> _STATED EXERCISE_
Copy out all of the records below word for word, leaving the pictures out.

> _SUPPLIED MATERIAL_

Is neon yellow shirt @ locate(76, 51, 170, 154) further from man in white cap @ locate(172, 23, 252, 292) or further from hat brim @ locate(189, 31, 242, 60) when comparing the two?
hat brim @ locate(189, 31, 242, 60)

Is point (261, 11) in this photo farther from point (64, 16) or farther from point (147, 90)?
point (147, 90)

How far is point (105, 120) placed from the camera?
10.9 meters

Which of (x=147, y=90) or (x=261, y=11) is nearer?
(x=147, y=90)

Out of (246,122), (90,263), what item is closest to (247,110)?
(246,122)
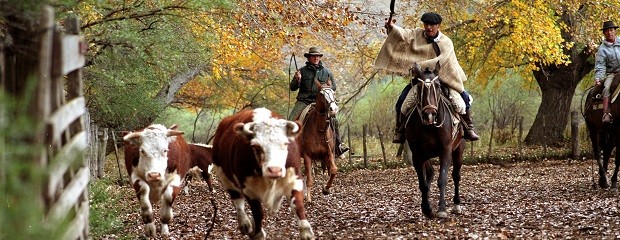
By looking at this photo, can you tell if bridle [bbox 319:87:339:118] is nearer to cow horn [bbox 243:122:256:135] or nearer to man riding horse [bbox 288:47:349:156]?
man riding horse [bbox 288:47:349:156]

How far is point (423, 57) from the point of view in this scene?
12734 millimetres

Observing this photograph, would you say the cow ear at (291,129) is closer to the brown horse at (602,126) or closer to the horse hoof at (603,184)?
the brown horse at (602,126)

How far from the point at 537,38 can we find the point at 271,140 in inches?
776

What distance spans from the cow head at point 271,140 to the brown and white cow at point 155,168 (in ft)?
8.05

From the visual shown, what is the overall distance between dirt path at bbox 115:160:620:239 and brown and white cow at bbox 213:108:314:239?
1452 mm

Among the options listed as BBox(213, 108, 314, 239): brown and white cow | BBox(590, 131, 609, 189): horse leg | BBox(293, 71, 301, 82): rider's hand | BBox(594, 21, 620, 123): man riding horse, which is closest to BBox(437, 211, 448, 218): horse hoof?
BBox(213, 108, 314, 239): brown and white cow

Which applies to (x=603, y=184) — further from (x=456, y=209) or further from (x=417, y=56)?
(x=417, y=56)

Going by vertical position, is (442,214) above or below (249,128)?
below

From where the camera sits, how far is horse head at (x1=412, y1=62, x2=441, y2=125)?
11.6 m

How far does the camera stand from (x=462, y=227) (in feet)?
35.4

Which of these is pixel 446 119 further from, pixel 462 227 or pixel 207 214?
pixel 207 214

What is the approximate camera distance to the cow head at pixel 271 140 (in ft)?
26.9

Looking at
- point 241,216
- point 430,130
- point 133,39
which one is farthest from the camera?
point 133,39

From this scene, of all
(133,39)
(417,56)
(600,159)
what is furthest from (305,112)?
(600,159)
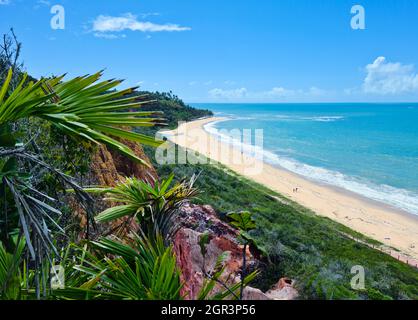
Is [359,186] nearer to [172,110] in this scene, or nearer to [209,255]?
Result: [209,255]

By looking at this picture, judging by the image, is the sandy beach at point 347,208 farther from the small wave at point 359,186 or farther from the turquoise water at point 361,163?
the turquoise water at point 361,163

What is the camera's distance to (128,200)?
133 inches

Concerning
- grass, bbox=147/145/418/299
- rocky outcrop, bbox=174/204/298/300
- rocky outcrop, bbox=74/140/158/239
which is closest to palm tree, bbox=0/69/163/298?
rocky outcrop, bbox=74/140/158/239

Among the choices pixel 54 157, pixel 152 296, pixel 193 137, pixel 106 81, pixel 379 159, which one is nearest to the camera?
pixel 106 81

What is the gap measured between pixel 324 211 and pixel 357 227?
2772 mm

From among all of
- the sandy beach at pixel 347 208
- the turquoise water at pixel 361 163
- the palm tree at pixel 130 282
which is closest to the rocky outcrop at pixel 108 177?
the palm tree at pixel 130 282

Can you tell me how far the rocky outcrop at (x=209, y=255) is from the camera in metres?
5.17

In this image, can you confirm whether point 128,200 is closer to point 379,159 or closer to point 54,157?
point 54,157

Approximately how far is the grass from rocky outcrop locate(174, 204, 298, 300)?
1.34 ft

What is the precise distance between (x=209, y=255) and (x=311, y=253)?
21.1 feet

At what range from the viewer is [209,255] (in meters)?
7.62

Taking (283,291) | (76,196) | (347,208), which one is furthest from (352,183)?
(76,196)
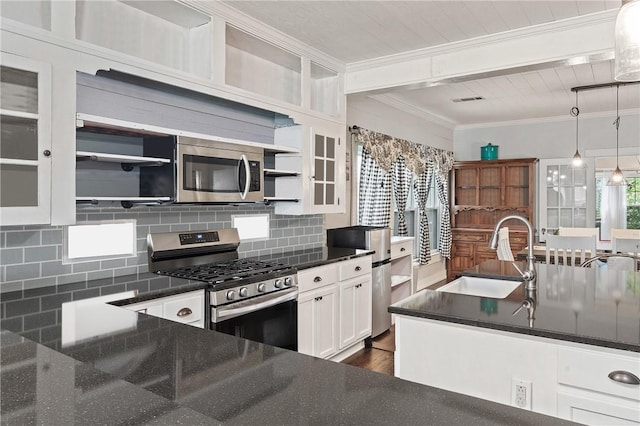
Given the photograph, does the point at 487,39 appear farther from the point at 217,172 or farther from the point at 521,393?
the point at 521,393

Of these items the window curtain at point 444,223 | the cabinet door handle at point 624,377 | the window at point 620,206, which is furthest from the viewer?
the window at point 620,206

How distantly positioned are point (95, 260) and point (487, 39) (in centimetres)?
317

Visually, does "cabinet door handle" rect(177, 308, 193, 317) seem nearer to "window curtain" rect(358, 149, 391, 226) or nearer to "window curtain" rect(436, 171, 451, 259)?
"window curtain" rect(358, 149, 391, 226)

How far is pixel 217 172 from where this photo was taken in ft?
9.26

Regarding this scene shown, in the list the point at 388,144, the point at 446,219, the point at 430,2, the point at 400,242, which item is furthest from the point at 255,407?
the point at 446,219

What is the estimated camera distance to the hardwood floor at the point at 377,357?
358cm

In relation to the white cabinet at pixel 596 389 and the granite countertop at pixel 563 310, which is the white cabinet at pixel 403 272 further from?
the white cabinet at pixel 596 389

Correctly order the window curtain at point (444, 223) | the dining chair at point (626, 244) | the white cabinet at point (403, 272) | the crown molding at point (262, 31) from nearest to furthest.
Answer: the crown molding at point (262, 31), the dining chair at point (626, 244), the white cabinet at point (403, 272), the window curtain at point (444, 223)

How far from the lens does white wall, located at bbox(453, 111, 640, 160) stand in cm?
633

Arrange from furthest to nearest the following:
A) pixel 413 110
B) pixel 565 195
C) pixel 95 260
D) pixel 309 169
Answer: pixel 565 195
pixel 413 110
pixel 309 169
pixel 95 260

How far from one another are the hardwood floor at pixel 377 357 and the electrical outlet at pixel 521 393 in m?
1.81

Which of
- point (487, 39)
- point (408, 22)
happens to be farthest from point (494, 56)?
point (408, 22)

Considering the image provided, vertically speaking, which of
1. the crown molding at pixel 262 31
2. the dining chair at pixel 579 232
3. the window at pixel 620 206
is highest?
the crown molding at pixel 262 31

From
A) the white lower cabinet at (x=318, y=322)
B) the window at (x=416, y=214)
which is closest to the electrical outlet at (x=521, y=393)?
the white lower cabinet at (x=318, y=322)
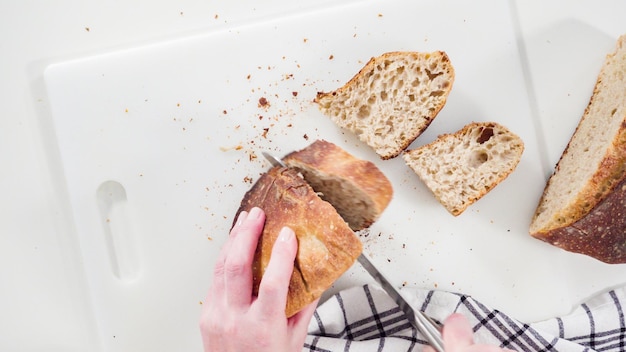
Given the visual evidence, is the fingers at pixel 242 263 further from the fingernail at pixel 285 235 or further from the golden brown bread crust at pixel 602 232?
the golden brown bread crust at pixel 602 232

> _THE SOLUTION_
Is neon yellow shirt @ locate(76, 51, 170, 154) further from man in white cap @ locate(172, 23, 252, 292) or further from hat brim @ locate(189, 31, 242, 60) when comparing the two?
hat brim @ locate(189, 31, 242, 60)

Is point (261, 11) in this photo farther from point (64, 16) or farther from point (147, 90)?
point (147, 90)

How far is point (105, 120) placed from the camera?
10.9 meters

Which of (x=147, y=90) or (x=261, y=11) is nearer?
(x=147, y=90)

Out of (246,122), (90,263), what item is closest to (247,110)?
(246,122)
By looking at this photo, can you tell if bridle [bbox 319:87:339:118] is nearer to cow horn [bbox 243:122:256:135] or nearer to man riding horse [bbox 288:47:349:156]?
man riding horse [bbox 288:47:349:156]

How far is point (423, 57) from the point of view in this scene?
12734 millimetres

Observing this photograph, would you say the cow ear at (291,129) is closer to the brown horse at (602,126) or closer to the horse hoof at (603,184)?
the brown horse at (602,126)

How far from the point at 537,38 can we find the point at 271,140 in inches?
776

What distance spans from the cow head at point 271,140 to the brown and white cow at point 155,168 (in ft)?
8.05

From the visual shown, what is the overall distance between dirt path at bbox 115:160:620:239 and brown and white cow at bbox 213:108:314:239?
1452 mm

Among the options listed as BBox(213, 108, 314, 239): brown and white cow | BBox(590, 131, 609, 189): horse leg | BBox(293, 71, 301, 82): rider's hand | BBox(594, 21, 620, 123): man riding horse, which is closest to BBox(437, 211, 448, 218): horse hoof?
BBox(213, 108, 314, 239): brown and white cow

Which applies to (x=603, y=184) — further from (x=456, y=209) or further from (x=417, y=56)?
(x=417, y=56)

Going by vertical position, is (442,214) above or below (249,128)?
below

From where the camera sits, how far is horse head at (x1=412, y1=62, x2=441, y2=125)?
11.6 m

How far does the camera stand from (x=462, y=227) (in feet)?
35.4

Which of these is pixel 446 119 further from, pixel 462 227 or pixel 207 214?
pixel 207 214

What is the approximate camera distance to the cow head at pixel 271 140 (in ft)?
26.9

Looking at
- point 241,216
- point 430,130
- point 133,39
which one is farthest from the camera?
point 133,39

From this scene, of all
(133,39)
(417,56)
(600,159)
what is furthest from (305,112)?
(600,159)
Is [359,186] nearer to [172,110] in this scene, or nearer to [209,255]?
Result: [209,255]

By looking at this picture, judging by the image, is the sandy beach at point 347,208 farther from the small wave at point 359,186 or farther from the turquoise water at point 361,163?
the turquoise water at point 361,163

What is the camera's distance to (128,200)?
133 inches

Concerning
- grass, bbox=147/145/418/299
- rocky outcrop, bbox=174/204/298/300
- rocky outcrop, bbox=74/140/158/239
which is closest to palm tree, bbox=0/69/163/298?
rocky outcrop, bbox=74/140/158/239

Among the choices pixel 54 157, pixel 152 296, pixel 193 137, pixel 106 81, pixel 379 159, which one is nearest to the camera?
pixel 106 81

What is the gap measured between pixel 324 211 and pixel 357 227?
2772 mm

From among all of
- the sandy beach at pixel 347 208
- the turquoise water at pixel 361 163
- the palm tree at pixel 130 282
which is closest to the rocky outcrop at pixel 108 177?
the palm tree at pixel 130 282

Can you tell me how far the rocky outcrop at (x=209, y=255) is from the camera in metres?
5.17

In this image, can you confirm whether point 128,200 is closer to point 379,159 or closer to point 54,157?
point 54,157

Approximately how far is the grass from rocky outcrop locate(174, 204, 298, 300)?
1.34 ft

What is the precise distance between (x=209, y=255) and (x=311, y=253)?
21.1 feet

At what range from the viewer is [209,255] (in meters)?
7.62

Taking (283,291) | (76,196) | (347,208), which one is furthest from (352,183)?
(76,196)
Given the photograph, does the point at 487,39 appear farther from the point at 217,172 or farther from the point at 521,393?
the point at 521,393

Of these items the window curtain at point 444,223 | the cabinet door handle at point 624,377 | the window at point 620,206, which is furthest from the viewer?
the window at point 620,206

How distantly positioned are point (95, 260) and point (487, 39) (in centimetres)?
317

Visually, does "cabinet door handle" rect(177, 308, 193, 317) seem nearer to "window curtain" rect(358, 149, 391, 226) or nearer to "window curtain" rect(436, 171, 451, 259)?
"window curtain" rect(358, 149, 391, 226)

How far is pixel 217 172 from where this photo was taken in ft?
9.26

Regarding this scene shown, in the list the point at 388,144, the point at 446,219, the point at 430,2, the point at 400,242, which item is furthest from the point at 255,407?
the point at 446,219

What is the estimated camera distance to the hardwood floor at the point at 377,357?
358cm

In relation to the white cabinet at pixel 596 389 and the granite countertop at pixel 563 310, which is the white cabinet at pixel 403 272 further from?
the white cabinet at pixel 596 389

Correctly order the window curtain at point (444, 223) | the dining chair at point (626, 244) | the white cabinet at point (403, 272) | the crown molding at point (262, 31) from nearest to furthest.
Answer: the crown molding at point (262, 31), the dining chair at point (626, 244), the white cabinet at point (403, 272), the window curtain at point (444, 223)

How far from the lens does white wall, located at bbox(453, 111, 640, 160) stand in cm?
633

Arrange from furthest to nearest the following:
A) pixel 413 110
B) pixel 565 195
C) pixel 95 260
D) pixel 309 169
Answer: pixel 565 195
pixel 413 110
pixel 309 169
pixel 95 260

How far from one another are the hardwood floor at pixel 377 357 and the electrical outlet at pixel 521 393 in m?
1.81

Which of
- point (487, 39)
- point (408, 22)
happens to be farthest from point (494, 56)?
point (408, 22)

Considering the image provided, vertically speaking, which of
1. the crown molding at pixel 262 31
2. the dining chair at pixel 579 232
3. the window at pixel 620 206
is highest?
the crown molding at pixel 262 31

From
A) the white lower cabinet at (x=318, y=322)
B) the window at (x=416, y=214)
which is closest to the electrical outlet at (x=521, y=393)?
the white lower cabinet at (x=318, y=322)
Given the visual evidence, is the fingers at pixel 242 263 further from the fingernail at pixel 285 235 or further from the golden brown bread crust at pixel 602 232?
the golden brown bread crust at pixel 602 232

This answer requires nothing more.